There’s a lot more I could say on this topic, so I may revisit it down the road. In the meantime, I earnestly solicit your comments, because there is one general truth about intelligence that I have come to believe more and more: WE are smarter than any one of us.


Postscript: After cluttering up the theater departments at several different colleges without ever formally being a student, I finally enrolled at Lansing Community College ten years after my high school graduation. I was pleased to find that could carry a 4.0 GPA without breaking a sweat. I see two primary factors being responsible for this change in my ability to be a student: 1) For reasons I may go into another time, I needed to carry at least a B average or the tuition money would be coming out of my own pocket – golly, that threat has a way of focusing one’s mind! And 2) It turned out that I had grown and learned a hell of a lot in those ten years. Just one more item in the long list of ways in which I’ve been a late bloomer. My wish for myself: Keep on blooming!

Comments:


(Anonymous) at 2005-11-12 16:35 (UTC) (Link)

The Coin

Just a quick hit for now. I'm reminded of the phrase, "The more you know, the more you realize how much you don't know," or something similar. The vastness of existence makes cooperation imperative - solid relationships with people, the universe, etc.

Synergy. TEAM - Together Each Achieves More. It's a matter of finding the right team to join for you.

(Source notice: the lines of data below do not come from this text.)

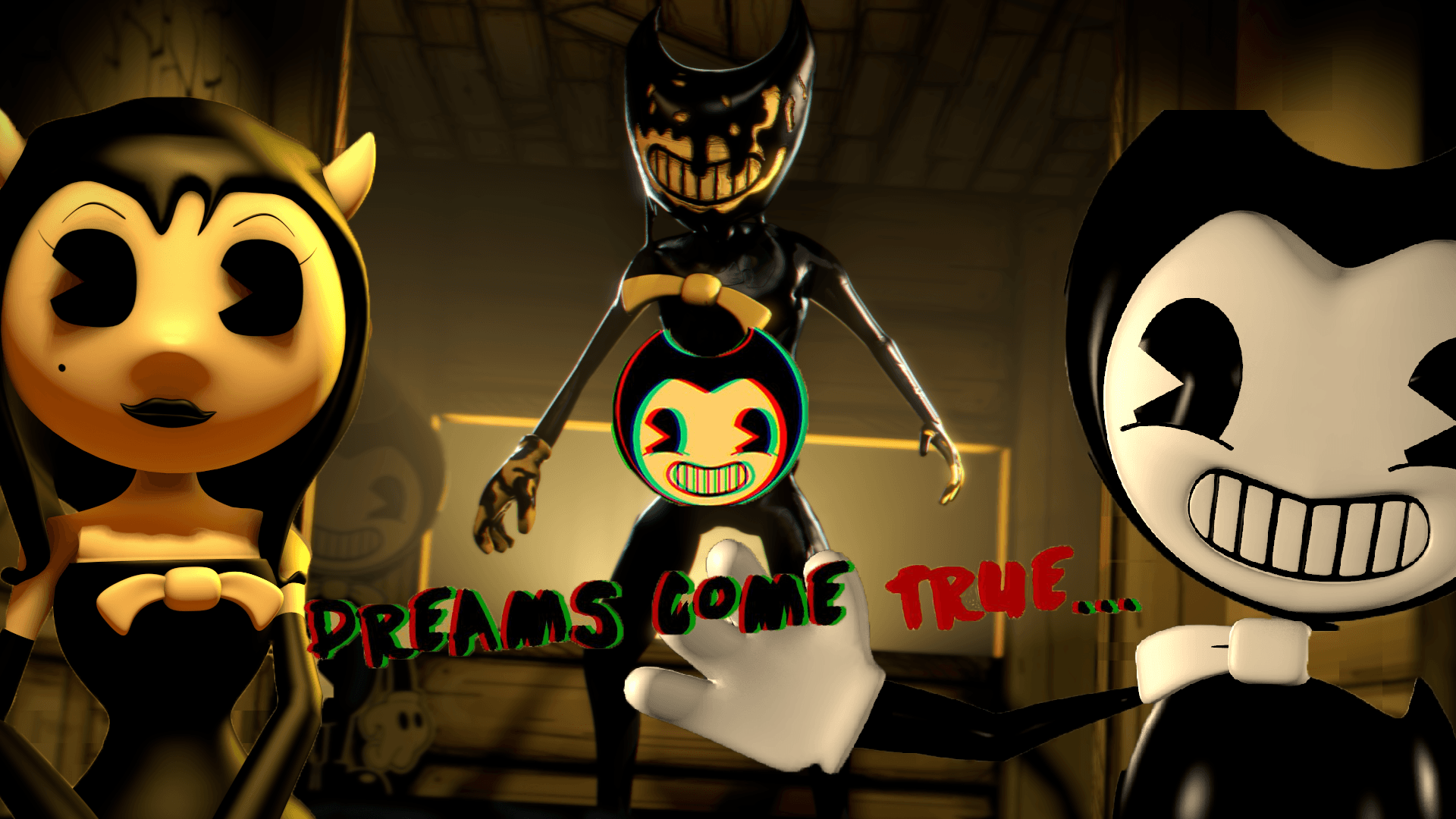 Beast Bendy Wallpapers - Wallpaper Cave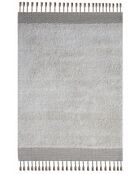 Alfombra Wigan de lana marfil/beige - 160x230 cm
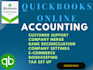 setup quickbooks online, categorize transactions and do bank reconciliation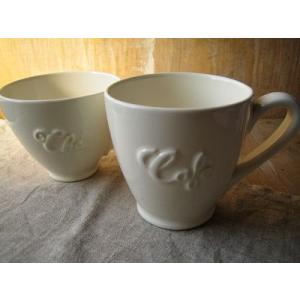 スタジオエム スタジオM クリームウェア  マグカップ 2種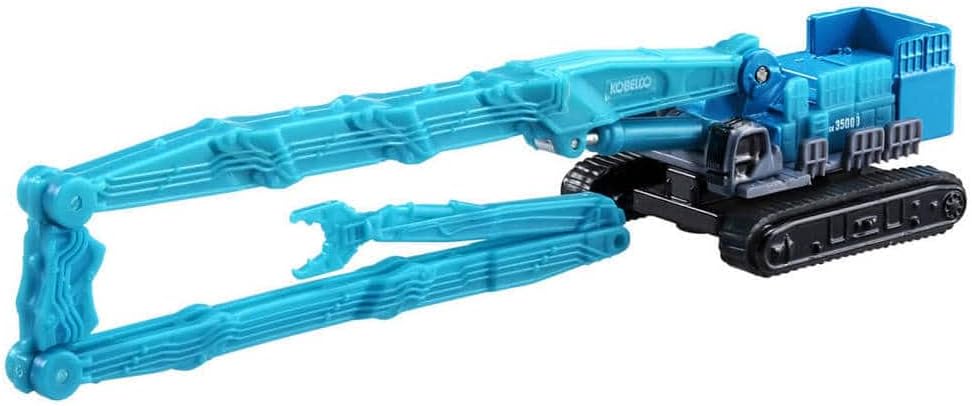 Tomica No. 130 Kobelco super large building demolition machine - BanzaiHobby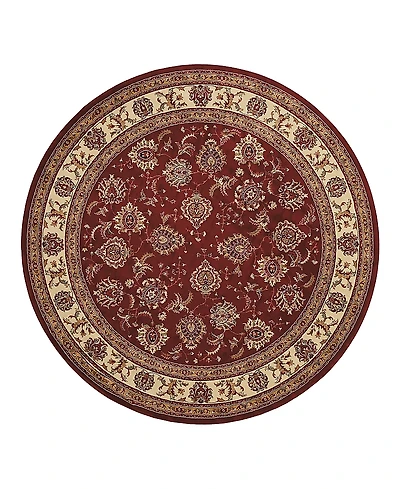 Oriental Weavers Ariana 117C Round Area Rug 6'0 x 6'0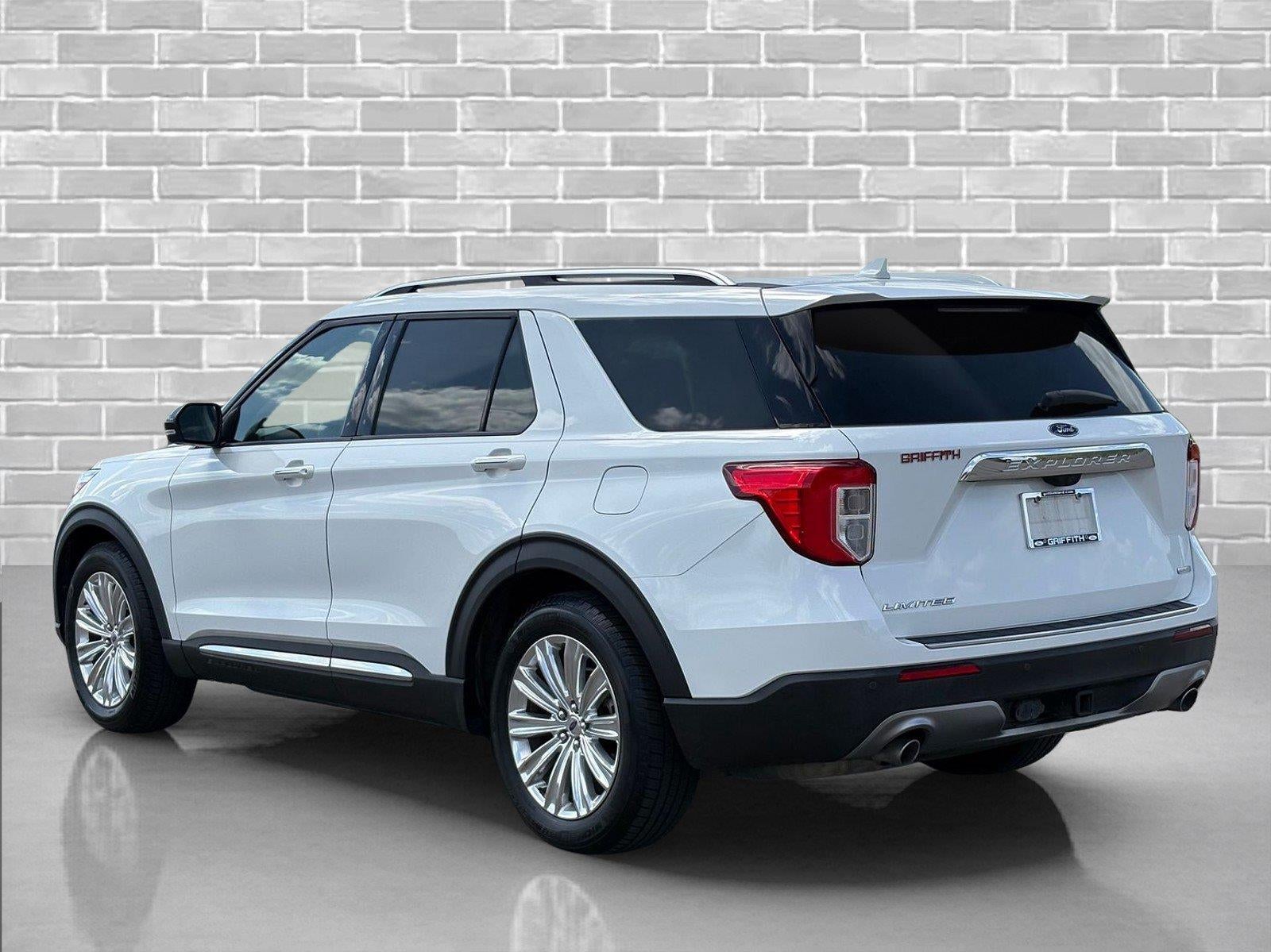 2020 Ford Explorer Limited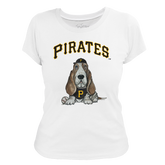 Pittsburgh Pirates Puddy Women's Tee Shirt - Tiny Turnip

Learning, blooming. Sometimes you have to travel a long way to go a short distance. What others are born knowing takes enormous effort for some of us to "get".

Brother Dan
(Anonymous) at 2005-11-18 15:02 (UTC) (Link)

Edumacation!

How many times I think of how life would be different if our parents had been more involved in our school life when we were young...as you said, they pretty much left it up to us to achieve because we were all "so smart," yet I had to WORK for the good grades I achieved, fueled by some determined work ethic, or fueled by the fact I didn't want to embarrass myself by getting a poor grade, or a little of both! Being a parent, I can now see how difficult it is to nose your way into your kids school life and try to motivate them to learn those important skills they'll need to succeed later on. It would be so much easier to tell them to "do their homework" and leave it at that and let the grades fall where they may. Their grades have consequences attached...good grade, rewards - bad grade, privileges revoked (something that NEVER happened when we were young!) I owe this to my strict and loving husband, and the fact I always feel I can improve on how I was raised. It's funny/strange to hear you had a 2.7 in high school when I thought you breezed through with awesome grades...what an actor! - well, you had so much fun acting, that was all I really remember about your high school years (popular in acting, must be popular/smart the rest of the time!). I had a revelation the other day talking to my younger sister about kids, that our particular family has chosen strong people to be our partners (that was always obvious) - but that we chose these partners because we crave the strictness and rules that come with those awesome people that were lacking so much when we were growing up. Are my kids perfect? No way, and I'd be silly to think they were. Am I trying to help them grow better into whole adults...you bet! I do like to remind myself that our parents did the best they could with the tools they had at the time, and now it's up to us, as with anyone else, to live and grow beyond them with love. I could spend days writing on this topic, and I thank you for bringing it to mind.